No dia 18 de setembro, a comunidade de Mato Grosso do Sul perdeu uma de suas figuras mais icônicas, Antônio João Hugo Rodrigues, conhecido carinhosamente como AJ. Aos 76 anos, AJ faleceu após sofrer um infarto, ser internado e enfrentar duas paradas cardíacas, uma batalha que infelizmente não conseguiu vencer. Ele estava internado em um hospital particular na capital do estado, Campo Grande (MS).
De acordo com matéria publicada no site A Onça, AJ deixou uma marca indelével na história do jornalismo e da política do Mato Grosso do Sul. Além de seu trabalho notável como diretor do Correio do Estado, ele também exerceu cargos de destaque nas emissoras de televisão TV Guanandi (BandMS) e Campo Grande (SBT-MS).
Nascido filho de José Barbosa Rodrigues e Henedina Hugo Rodrigues, AJ também teve uma incursão na política, sendo suplente do ex-senador Delcídio do Amaral e assumindo o cargo temporariamente entre maio e agosto de 2006. Em 2014, tentou novamente uma candidatura ao cargo, mas não obteve sucesso.

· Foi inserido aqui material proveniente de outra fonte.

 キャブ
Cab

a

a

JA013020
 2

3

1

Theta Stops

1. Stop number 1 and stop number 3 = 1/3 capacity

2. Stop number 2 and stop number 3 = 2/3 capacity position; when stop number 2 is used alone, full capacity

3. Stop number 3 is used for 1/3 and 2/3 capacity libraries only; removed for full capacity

No campo do jornalismo, AJ colecionou momentos históricos e reconhecimento. Em 1976, enquanto trabalhava como repórter para o jornal O Estado de S. Paulo, foi agraciado com o Prêmio Esso de Jornalismo, uma das honrarias mais prestigiosas do jornalismo brasileiro.

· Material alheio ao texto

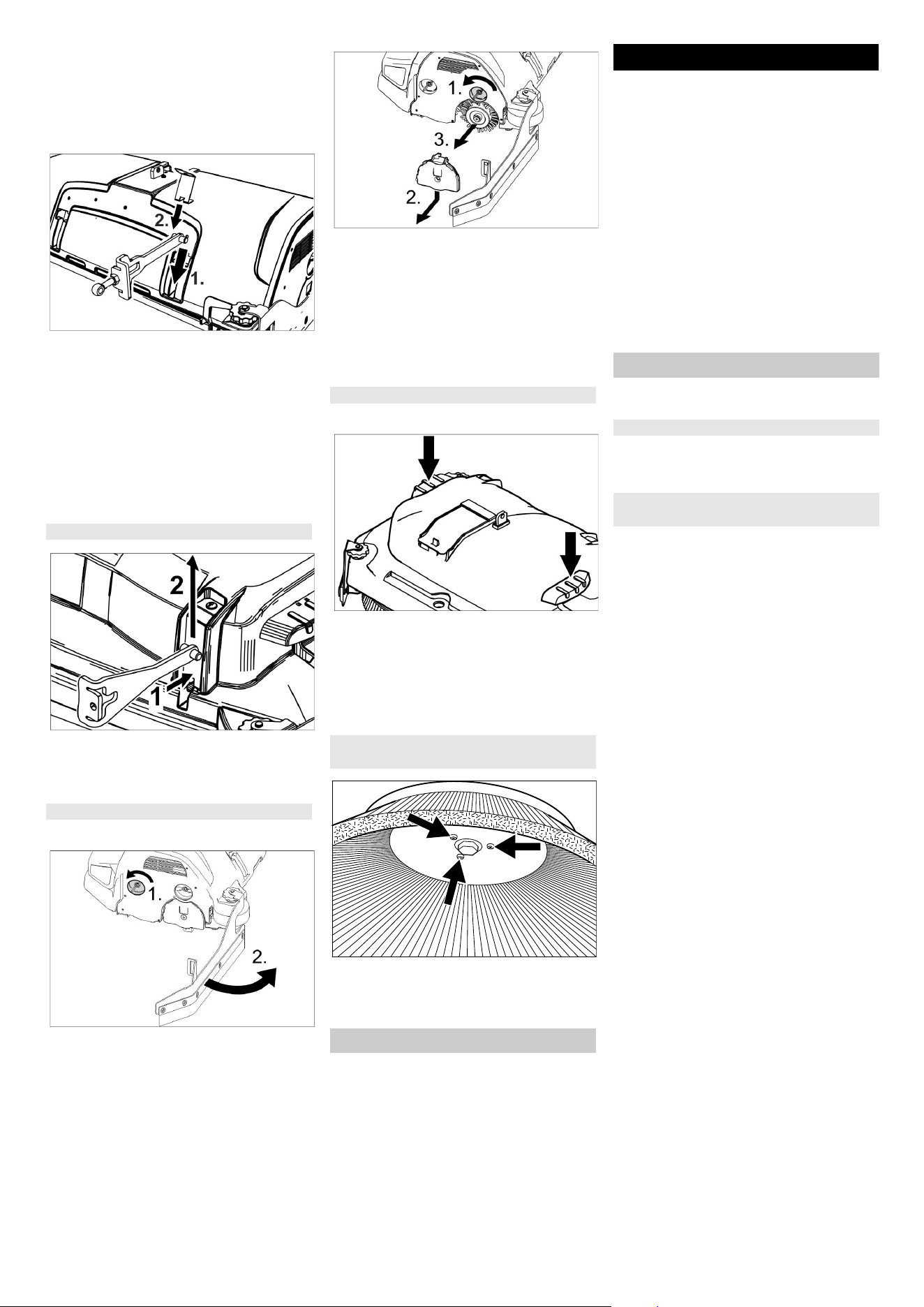 2.

1.

2

1

1.

2.

1.

3.

2.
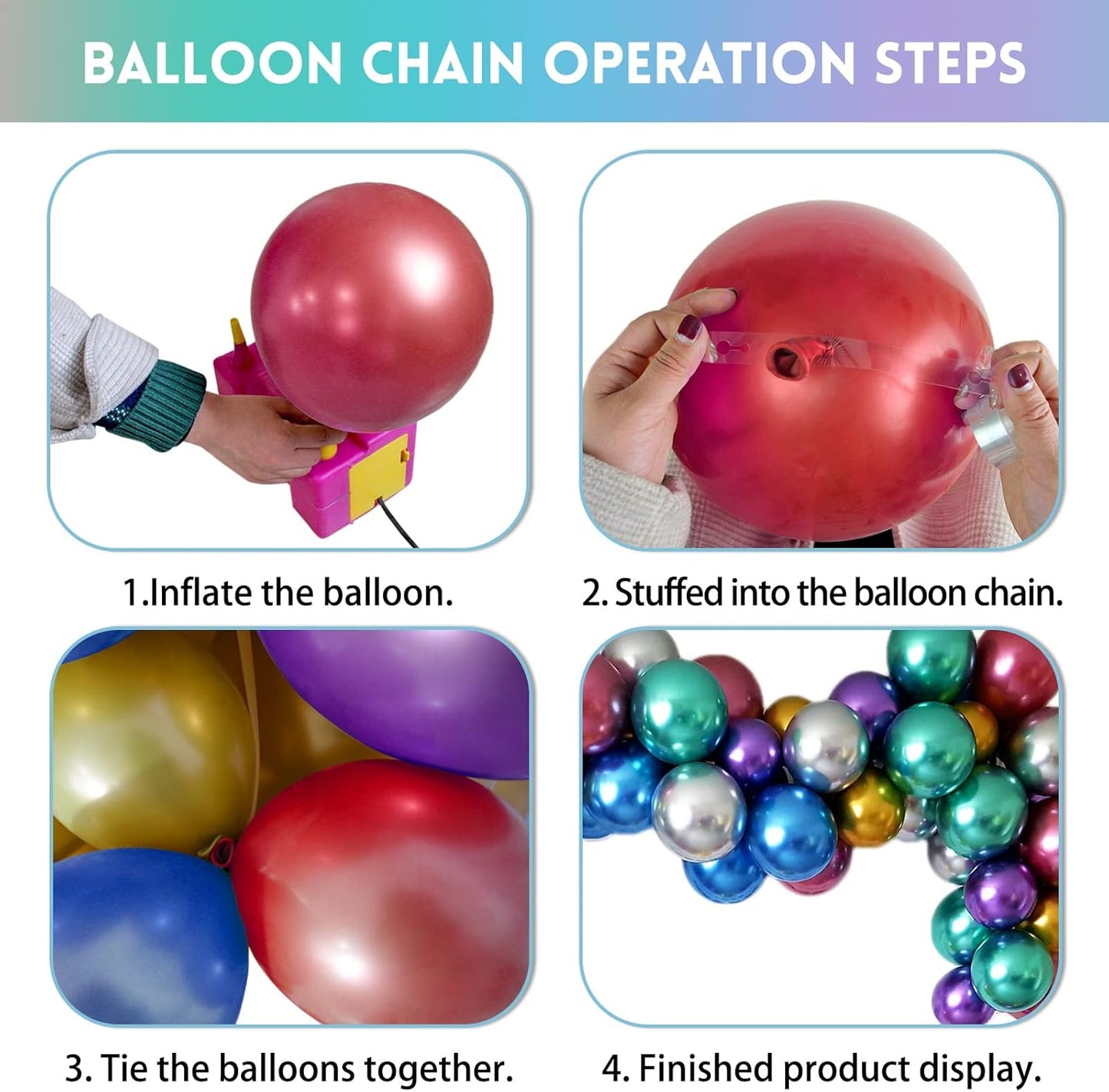 BALLOON CHAIN OPERATION STEPS

1.Inflate the balloon.

2. Stuffed into the balloon chain.

3. Tie the balloons together.

4. Finished product display.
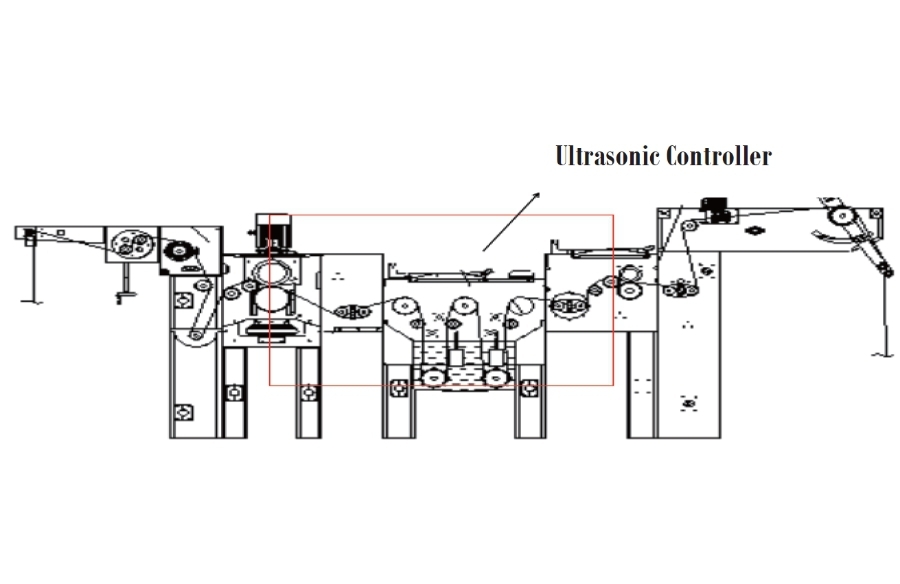 Ultrasonic Controller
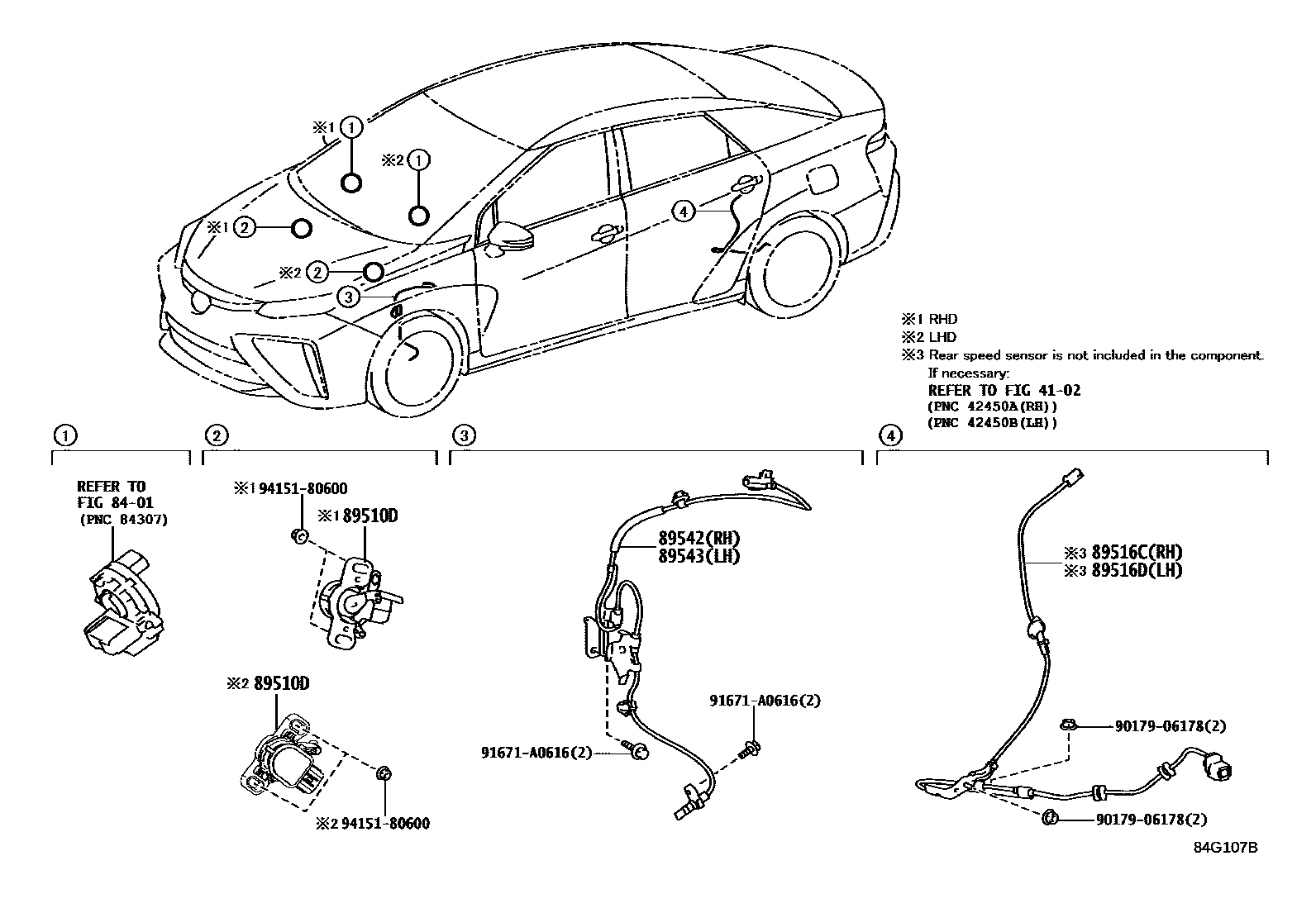 ※1 ①
※2 ①
※1 ②
※2 ②
③
④

※1 RHD
※2 LHD
※3 Rear speed sensor is not included in the component.
If necessary:
REFER TO FIG 41-02
(PNC 42450A(RH))
(PNC 42450B(LH))

①
REFER TO
FIG 84-01
(PNC 84307)

②
※1 94151-80600
※1 89510D
※2 89510D
※2 94151-80600

③
89542(RH)
89543(LH)
91671-A0616(2)
91671-A0616(2)

④
※3 89516C(RH)
※3 89516D(LH)
90179-06178(2)
90179-06178(2)

84G107B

Além disso, ao longo de sua vida, AJ recebeu diversas homenagens e condecorações, incluindo o Título Honorífico de Grã-Colar da União dos Comendadores e Cidadãos Honorários do Brasil, a Ordem da Bandeiras no grau de Comendador da Sociedade de Estudos de Problemas Brasileiros, o título de Membro Honorário da FAB e a Medalha a La Integración "Simon Bolívar", concedida pela Câmara Internacional de Pesquisas Y Integración em reconhecimento à sua luta pela unificação da América Latina e seu amor à humanidade. A Câmara Municipal de Campo Grande também o homenageou com a Medalha do Mérito Legislativo, entre outras honrarias.

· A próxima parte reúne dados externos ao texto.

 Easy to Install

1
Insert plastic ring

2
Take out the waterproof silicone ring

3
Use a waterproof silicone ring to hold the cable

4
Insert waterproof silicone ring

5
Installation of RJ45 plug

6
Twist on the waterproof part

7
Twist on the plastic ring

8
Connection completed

Além de suas atividades na mídia e na política, AJ era o idealizador e presidente da Fundação Barbosa Rodrigues, uma organização com a missão de criar oportunidades e despertar a capacidade de transformação por meio de projetos sociais, educacionais e culturais, sempre com excelência técnica.
Por fim, é importante destacar que Antonio João Hugo Rodrigues ocupou a Cadeira nº 13 da Academia Sul-Mato-Grossense de Letras (ASL), uma posição que já havia sido ocupada por seu pai, J. Barbosa Rodrigues, demonstrando seu compromisso com a cultura e as letras em seu estado natal. A partida de AJ deixa um vazio profundo na comunidade sul-mato-grossense, mas seu legado perdurará como uma fonte de inspiração e referência para as gerações futuras.